### Excerpt
================================

Manifesto
Why production AI should be framed as a platform, not a model choice.
Thesis
Production AI is not a model.
A model is replaceable. A platform is compounding.
If product teams call different providers directly, you do not have an AI platform. You have distributed liability: cost, latency, quality, safety and incidents scattered across services.
After The Demo
The demo proves that a model can answer.
Production proves something else:
- the answer is stable on real data;
- latency fits the product workflow;
- cost is visible before launch;
- quality is measured before rollout;
- fallback works before an incident;
- ownership is clear before escalation.
This is where AI stops being a model call and becomes a platform problem.
The Model Is One Component
A new model is not just a new model_name.
It is a release with a quality gate, regression risk, fallback plan, cost profile and observability. Without that, the team changes hope, not the platform.
What I Mean By Platform
A platform is the stable contract between product and model execution:
- AI Gateway and a unified API layer;
- aliases, routing, quotas and fallback;
- inference runtime for LLM, STT, embeddings and rerankers;
- prompt, prefix and KV-cache;
- evals and quality gate;
- observability, cost and feedback;
- guardrails, policy and audit;
- ownership, runbooks and incident process.
What This Handbook Is Not
It is not a monthly model ranking, a generic prompt engineering guide or agent magic.

================================

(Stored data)
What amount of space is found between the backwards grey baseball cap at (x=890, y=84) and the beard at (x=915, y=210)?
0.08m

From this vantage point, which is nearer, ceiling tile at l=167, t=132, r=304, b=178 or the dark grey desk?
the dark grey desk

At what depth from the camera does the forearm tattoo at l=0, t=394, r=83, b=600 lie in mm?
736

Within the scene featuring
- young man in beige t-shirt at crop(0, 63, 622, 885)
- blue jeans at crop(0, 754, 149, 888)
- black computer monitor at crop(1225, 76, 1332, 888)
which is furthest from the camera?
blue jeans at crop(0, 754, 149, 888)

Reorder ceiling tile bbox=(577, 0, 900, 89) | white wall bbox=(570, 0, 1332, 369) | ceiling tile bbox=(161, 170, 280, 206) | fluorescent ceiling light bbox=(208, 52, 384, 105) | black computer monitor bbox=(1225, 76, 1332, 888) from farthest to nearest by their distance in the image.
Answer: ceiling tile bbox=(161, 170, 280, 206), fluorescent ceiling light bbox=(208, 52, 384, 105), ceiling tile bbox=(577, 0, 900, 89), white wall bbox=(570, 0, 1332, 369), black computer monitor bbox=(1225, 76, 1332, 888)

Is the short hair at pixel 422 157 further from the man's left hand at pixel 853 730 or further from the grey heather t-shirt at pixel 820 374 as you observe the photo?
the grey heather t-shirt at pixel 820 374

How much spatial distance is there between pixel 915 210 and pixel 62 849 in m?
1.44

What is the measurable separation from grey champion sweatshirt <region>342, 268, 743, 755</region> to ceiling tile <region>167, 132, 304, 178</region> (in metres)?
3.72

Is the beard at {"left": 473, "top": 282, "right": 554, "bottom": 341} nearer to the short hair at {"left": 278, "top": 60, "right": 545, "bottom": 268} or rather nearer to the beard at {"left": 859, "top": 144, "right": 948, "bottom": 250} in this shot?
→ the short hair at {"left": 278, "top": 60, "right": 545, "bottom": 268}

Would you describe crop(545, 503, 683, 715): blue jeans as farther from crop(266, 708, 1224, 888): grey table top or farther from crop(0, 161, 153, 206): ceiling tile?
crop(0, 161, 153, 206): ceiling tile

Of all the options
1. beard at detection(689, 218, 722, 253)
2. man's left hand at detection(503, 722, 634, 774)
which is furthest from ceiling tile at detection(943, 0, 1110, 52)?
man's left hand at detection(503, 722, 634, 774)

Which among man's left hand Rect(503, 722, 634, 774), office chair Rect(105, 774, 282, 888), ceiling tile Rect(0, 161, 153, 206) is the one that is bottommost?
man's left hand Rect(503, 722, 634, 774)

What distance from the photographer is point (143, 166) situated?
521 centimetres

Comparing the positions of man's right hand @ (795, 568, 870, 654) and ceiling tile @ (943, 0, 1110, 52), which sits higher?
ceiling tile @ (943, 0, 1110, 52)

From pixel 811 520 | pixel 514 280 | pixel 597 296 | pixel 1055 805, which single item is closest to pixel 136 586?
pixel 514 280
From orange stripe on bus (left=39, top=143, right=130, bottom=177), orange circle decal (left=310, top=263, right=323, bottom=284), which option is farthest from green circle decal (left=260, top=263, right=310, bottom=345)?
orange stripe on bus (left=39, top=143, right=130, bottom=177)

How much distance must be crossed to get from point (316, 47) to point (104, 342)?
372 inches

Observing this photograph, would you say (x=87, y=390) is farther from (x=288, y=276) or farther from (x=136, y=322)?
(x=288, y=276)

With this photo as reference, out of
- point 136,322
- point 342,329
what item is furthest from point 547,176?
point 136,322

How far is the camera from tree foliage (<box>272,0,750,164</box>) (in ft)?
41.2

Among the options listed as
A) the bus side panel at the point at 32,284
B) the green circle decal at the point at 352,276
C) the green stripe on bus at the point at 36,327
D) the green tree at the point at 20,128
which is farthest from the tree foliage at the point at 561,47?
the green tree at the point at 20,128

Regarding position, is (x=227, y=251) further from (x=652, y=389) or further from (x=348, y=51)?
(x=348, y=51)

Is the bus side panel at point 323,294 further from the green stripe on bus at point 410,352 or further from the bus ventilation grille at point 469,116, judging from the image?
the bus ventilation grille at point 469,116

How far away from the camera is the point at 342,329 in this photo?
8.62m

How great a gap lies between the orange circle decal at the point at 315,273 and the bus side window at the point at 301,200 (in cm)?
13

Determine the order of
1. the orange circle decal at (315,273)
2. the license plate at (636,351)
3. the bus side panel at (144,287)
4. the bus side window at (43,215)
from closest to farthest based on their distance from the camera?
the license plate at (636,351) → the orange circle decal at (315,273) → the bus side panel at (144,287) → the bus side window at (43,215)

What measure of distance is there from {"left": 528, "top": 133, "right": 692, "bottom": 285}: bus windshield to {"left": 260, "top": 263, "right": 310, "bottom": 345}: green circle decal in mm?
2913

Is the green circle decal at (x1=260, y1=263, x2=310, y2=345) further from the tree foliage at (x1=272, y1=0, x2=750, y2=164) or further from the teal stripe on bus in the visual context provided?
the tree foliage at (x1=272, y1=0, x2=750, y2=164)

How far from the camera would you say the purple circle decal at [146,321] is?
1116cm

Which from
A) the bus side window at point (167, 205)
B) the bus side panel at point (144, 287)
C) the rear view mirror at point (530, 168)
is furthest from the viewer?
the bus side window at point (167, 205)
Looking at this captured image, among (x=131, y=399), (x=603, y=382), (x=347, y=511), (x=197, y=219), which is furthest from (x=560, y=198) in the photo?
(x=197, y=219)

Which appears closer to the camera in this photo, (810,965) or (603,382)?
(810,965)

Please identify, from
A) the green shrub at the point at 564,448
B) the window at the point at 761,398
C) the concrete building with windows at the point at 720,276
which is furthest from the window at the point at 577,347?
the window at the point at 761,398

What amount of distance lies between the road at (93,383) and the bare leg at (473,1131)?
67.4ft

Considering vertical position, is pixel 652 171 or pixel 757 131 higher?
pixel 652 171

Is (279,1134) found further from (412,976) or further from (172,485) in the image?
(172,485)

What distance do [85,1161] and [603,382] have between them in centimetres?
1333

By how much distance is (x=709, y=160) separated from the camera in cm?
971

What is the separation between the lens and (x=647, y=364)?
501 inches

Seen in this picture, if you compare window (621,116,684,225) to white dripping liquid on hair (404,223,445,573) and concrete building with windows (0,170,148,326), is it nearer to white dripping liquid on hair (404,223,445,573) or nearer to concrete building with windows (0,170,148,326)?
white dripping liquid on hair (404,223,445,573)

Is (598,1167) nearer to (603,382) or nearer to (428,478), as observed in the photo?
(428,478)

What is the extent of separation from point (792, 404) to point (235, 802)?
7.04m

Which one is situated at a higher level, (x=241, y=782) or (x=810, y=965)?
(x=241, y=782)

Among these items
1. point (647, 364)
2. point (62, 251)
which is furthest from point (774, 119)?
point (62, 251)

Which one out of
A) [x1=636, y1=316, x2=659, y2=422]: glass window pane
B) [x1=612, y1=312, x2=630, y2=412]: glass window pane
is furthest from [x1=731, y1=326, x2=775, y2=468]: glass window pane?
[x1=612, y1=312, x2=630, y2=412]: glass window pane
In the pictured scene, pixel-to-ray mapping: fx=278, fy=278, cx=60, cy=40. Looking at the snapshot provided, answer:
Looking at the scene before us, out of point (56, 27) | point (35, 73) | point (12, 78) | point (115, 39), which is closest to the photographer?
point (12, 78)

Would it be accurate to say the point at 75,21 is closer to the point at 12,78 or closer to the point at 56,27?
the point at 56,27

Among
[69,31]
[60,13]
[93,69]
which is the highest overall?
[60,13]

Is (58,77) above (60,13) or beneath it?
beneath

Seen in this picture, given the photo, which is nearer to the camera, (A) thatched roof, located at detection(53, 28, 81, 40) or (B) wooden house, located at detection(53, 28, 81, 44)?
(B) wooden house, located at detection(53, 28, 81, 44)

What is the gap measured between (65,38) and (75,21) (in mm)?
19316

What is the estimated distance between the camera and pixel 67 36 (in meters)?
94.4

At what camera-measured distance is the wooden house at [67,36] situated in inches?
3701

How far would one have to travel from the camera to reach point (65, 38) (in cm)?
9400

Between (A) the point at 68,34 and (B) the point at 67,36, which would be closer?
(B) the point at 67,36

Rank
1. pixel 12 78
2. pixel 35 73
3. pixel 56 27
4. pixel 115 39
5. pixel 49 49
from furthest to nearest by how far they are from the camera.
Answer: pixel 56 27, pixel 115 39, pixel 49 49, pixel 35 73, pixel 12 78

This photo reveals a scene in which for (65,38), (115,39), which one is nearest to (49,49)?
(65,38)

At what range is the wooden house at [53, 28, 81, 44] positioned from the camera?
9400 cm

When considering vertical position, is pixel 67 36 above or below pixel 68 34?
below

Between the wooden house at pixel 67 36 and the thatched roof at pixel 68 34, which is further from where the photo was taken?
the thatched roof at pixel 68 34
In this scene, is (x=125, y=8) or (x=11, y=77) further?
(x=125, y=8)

================================

### Exercise tasks
#1 Check each statement against the manifesto on production AI. For each, answer yes or no and quote the deciding words. (a) The manifesto describes a model as compounding. (b) The platform's inference runtime covers STT and rerankers. (c) The handbook presents itself as a generic prompt engineering guide.
#2 Please return the part of the production AI manifesto from "If product teams" up to and including "model can answer.", copied word for word.
#3 Write the next part of the manifesto on production AI platforms, picking up after its final sentence.

### Outputs in order
#1
(a) No: "A model is replaceable. A platform is compounding."
(b) Yes: "inference runtime for LLM, STT, embeddings and rerankers"
(c) No: "It is not a monthly model ranking, a generic prompt engineering guide or agent magic."

#2
If product teams call different providers directly, you do not have an AI platform. You have distributed liability: cost, latency, quality, safety and incidents scattered across services.
After The Demo
The demo proves that a model can answer.

#3
It is about one engineering question: how to make an AI scenario measurable, operable, safe and economically legible in production.
Principles
- API key is not a platform.
- Benchmark is not a quality process.
- Cache is not enabled by one checkbox.
- Context window is not working context. The ability to put one million tokens into a model does not mean those tokens are useful for quality, latency or cost.
- Guardrails are policy, telemetry and ownership, not a library.
- Cost per token is a weak metric. Cost per accepted outcome matters more.
- An agent in production is a controlled loop with budget, policy, observability and fallback.
- A platform team should not approve every prompt. It should provide contracts, tools and golden paths.
A mature AI platform treats context as a resource: choose what to load, where to place dynamic data, what to cache and when not to start the expensive path.
Minimum Check
- ✓Model replacement is possible without product rewrites.
- ✓Every production scenario has quality and cost telemetry.
- ✓Every release has rollback or fallback.
- ✓Guardrails and observability exist before rollout.
- ✓The scenario has a product owner and a platform owner.